Singapura (ANTARA) - Dolar bertahan di dekat puncak tujuh minggu terhadap sekeranjang mata uang di sesi Asia pada Senin sore, setelah serangkaian data ekonomi AS yang kuat menopang pandangan bahwa Federal Reserve harus menaikkan suku bunga lebih lanjut dan lebih lama.

Data pada Jumat (24/2/2023) menunjukkan belanja konsumen AS meningkat tajam pada Januari, sementara inflasi memanas. Indeks harga pengeluaran konsumsi pribadi (PCE), pengukur inflasi pilihan Fed, melonjak 0,6 persen bulan lalu setelah naik 0,2 persen pada Desember.

Indeks dolar, yang mengukur mata uang AS terhadap enam mata uang utama lainnya, naik 0,038 persen pada 105,21, hanya sedikit di bawah tertinggi tujuh minggu di 105,32 yang disentuh akhir pekan lalu setelah data yang lebih panas dari perkiraan dirilis.

Baca juga: Dolar AS naik di Asia, pedagang pertimbangkan suku bunga lebih tinggi

Indeks dolar naik 3,0 persen untuk Februari dan bersiap untuk menghentikan penurunan beruntun empat bulan karena investor menyesuaikan ekspektasi mereka terhadap suku bunga AS yang tetap lebih tinggi untuk waktu yang lebih lama.

Pasar sekarang memperkirakan suku bunga mencapai puncaknya di 5,4 persen pada Juli dan tetap di atas 5,0 persen hingga akhir tahun.

"Kami sedikit gugup," kata Moh Siong Sim, ahli strategi mata uang di Bank of Singapore, menambahkan bahwa pasar tidak yakin tentang laju kenaikan suku bunga Fed di masa depan.

"Apakah (Fed) dapat mempertahankan kenaikan 25 basis poin?

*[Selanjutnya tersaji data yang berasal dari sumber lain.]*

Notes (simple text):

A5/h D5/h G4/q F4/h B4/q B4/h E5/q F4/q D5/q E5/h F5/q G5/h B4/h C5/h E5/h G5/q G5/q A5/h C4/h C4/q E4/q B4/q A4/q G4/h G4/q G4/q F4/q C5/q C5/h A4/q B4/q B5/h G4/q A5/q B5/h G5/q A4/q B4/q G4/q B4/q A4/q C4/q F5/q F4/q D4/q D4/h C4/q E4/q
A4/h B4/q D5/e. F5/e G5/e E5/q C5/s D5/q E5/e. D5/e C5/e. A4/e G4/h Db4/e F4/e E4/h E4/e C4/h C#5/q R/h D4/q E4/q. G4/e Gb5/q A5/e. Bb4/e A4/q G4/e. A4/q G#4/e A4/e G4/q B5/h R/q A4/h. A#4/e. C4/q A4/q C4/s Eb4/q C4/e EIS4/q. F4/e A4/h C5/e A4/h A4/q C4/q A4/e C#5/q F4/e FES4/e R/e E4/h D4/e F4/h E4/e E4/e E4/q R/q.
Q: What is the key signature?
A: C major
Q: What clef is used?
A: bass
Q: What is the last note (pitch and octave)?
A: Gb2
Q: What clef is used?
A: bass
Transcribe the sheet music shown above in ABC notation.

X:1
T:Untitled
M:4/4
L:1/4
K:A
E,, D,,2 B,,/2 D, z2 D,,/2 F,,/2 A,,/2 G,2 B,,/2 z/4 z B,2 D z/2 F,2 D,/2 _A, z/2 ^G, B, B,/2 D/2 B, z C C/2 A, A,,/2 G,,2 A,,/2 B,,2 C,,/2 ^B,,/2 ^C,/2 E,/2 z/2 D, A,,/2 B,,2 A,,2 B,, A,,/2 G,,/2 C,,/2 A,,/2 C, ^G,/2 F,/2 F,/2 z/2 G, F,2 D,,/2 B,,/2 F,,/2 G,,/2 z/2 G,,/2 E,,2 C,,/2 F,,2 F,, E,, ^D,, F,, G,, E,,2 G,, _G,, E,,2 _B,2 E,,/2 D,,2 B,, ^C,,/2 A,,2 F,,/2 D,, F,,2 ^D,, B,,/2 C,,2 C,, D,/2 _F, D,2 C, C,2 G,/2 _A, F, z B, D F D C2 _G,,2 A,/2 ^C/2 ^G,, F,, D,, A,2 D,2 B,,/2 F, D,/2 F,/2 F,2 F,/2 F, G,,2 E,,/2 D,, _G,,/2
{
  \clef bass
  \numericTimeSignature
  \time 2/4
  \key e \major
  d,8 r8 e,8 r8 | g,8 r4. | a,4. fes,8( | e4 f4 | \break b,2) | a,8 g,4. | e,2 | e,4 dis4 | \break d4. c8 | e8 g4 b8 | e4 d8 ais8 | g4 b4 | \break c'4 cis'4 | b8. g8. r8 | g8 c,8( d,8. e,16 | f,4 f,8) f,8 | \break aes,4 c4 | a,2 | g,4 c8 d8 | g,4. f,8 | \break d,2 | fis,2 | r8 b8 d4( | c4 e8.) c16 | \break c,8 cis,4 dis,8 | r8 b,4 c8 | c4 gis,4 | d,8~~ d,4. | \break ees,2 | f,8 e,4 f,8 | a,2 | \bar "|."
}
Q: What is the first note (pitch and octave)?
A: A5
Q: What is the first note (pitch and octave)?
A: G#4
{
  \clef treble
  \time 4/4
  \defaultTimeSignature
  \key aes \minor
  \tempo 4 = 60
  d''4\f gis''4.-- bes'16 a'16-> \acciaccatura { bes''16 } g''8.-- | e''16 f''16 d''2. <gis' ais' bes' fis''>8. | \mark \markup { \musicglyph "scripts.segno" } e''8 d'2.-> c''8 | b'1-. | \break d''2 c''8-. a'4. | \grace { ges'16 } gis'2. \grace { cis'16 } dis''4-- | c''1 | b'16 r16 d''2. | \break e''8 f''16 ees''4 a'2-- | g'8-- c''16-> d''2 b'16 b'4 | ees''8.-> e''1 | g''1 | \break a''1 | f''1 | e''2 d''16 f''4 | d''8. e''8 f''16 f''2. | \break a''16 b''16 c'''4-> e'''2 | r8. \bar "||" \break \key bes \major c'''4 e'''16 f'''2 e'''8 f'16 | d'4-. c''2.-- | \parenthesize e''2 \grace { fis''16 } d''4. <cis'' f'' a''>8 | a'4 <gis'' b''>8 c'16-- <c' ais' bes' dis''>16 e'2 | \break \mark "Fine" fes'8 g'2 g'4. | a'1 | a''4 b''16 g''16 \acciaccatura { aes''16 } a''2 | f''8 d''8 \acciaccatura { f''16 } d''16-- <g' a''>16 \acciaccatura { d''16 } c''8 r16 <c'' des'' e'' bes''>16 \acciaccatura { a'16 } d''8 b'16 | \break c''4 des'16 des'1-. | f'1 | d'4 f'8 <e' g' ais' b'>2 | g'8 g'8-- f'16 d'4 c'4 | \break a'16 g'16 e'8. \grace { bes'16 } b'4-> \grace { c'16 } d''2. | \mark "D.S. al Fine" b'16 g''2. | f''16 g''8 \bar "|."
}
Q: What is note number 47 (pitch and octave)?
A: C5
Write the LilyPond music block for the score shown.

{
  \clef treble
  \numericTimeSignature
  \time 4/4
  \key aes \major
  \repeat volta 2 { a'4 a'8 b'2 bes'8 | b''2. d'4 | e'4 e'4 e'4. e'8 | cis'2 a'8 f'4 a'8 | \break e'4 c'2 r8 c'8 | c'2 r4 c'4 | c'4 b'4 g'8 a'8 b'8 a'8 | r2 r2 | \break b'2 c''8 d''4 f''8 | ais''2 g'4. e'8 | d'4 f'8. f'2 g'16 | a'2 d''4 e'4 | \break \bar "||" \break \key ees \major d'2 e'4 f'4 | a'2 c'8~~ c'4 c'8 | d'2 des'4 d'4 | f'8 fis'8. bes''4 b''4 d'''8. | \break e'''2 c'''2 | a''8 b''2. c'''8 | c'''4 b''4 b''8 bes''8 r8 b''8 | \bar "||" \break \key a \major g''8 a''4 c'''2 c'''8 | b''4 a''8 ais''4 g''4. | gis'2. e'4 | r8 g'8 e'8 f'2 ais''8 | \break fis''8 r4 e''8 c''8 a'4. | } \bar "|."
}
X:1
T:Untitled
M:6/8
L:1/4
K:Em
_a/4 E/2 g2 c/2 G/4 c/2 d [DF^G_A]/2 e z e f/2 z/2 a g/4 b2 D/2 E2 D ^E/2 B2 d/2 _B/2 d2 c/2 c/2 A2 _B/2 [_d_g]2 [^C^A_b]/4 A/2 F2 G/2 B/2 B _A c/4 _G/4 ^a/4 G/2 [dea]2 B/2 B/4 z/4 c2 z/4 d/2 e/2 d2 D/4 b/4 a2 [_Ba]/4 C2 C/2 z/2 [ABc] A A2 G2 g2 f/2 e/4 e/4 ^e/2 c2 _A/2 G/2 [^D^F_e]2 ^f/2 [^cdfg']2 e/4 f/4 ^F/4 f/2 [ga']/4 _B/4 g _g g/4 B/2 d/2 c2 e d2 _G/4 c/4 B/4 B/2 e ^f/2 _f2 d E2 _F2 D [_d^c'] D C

Atau apakah mereka akan dipaksa untuk mempercepat kembali? Jadi saya pikir ini adalah pertanyaan yang sedang dihadapi pasar," kata Sim.

"Dan tidak ada jawaban yang jelas sekarang."

Para pembuat kebijakan Fed berbicara pada Jumat (24/2/2023) tidak mendorong kembalinya kenaikan suku bunga jumbo tahun lalu, menunjukkan bahwa untuk saat ini para gubernur bank sentral puas untuk tetap pada jalur pengetatan bertahap meskipun ada tanda-tanda bahwa inflasi tidak mendingin seperti yang mereka harapkan.

Baca juga: Dolar AS melonjak setelah data inflasi lebih panas dari perkiraan

The Fed awal bulan ini menaikkan suku bunga sebesar 25 basis poin dan diperkirakan akan meningkat dengan margin yang sama pada pertemuan 21-22 Maret, meskipun beberapa analis melihat kemungkinan kenaikan 50 basis poin jika inflasi tetap tinggi dan pertumbuhan tetap kuat.

"Kami sekarang percaya itu adalah seruan yang lebih dekat untuk menaikkan 50 basis poin pada Maret dari asumsi kami sebelumnya 25 basis poin," kata Kevin Cummins, kepala ekonom di NatWest Markets.

"Kami menempatkan peluang sekitar 60 persen bahwa FOMC naik 50 basis poin."

Pasar juga telah mendorong kemungkinan kenaikan suku bunga untuk Bank Sentral Eropa dan Bank Sentral Inggris.

Imbal hasil obligasi pemerintah AS dua tahun, yang biasanya bergerak sejalan dengan ekspektasi suku bunga, naik 3,4 basis poin menjadi 4,839 persen, sedikit di bawah level tertinggi tiga bulan di 4,840 persen yang disentuh pada Jumat (24/2/2023).

Euro datar dan berada di dekat level terendah tujuh minggu di 1,0536 dolar yang dicapai Jumat (24/2/2023). Sterling terakhir menguat 0,01 persen di 1,1943 dolar.

Yen Jepang menguat 0,12 persen menjadi 136,29 per dolar, setelah tergelincir ke posisi terendah lebih dari dua bulan di 136,58 di awal sesi.

Baca juga: Yuan anjlok 630 basis poin menjadi 6,9572 terhadap dolar AS

Gubernur Bank Sentral Jepang mendatang Kazuo Ueda mengatakan pada Senin bahwa manfaat dari kebijakan moneter bank saat ini lebih besar daripada merugikan, menekankan perlunya mempertahankan dukungan untuk perekonomian negara dengan suku bunga yang sangat rendah.

Aussie turun 0,25 persen menjadi 0,671 dolar AS, setelah menyentuh level terendah dua bulan di 0,6705 dolar AS. Kiwi turun 0,28 persen versus greenback di 0,614 dolar AS.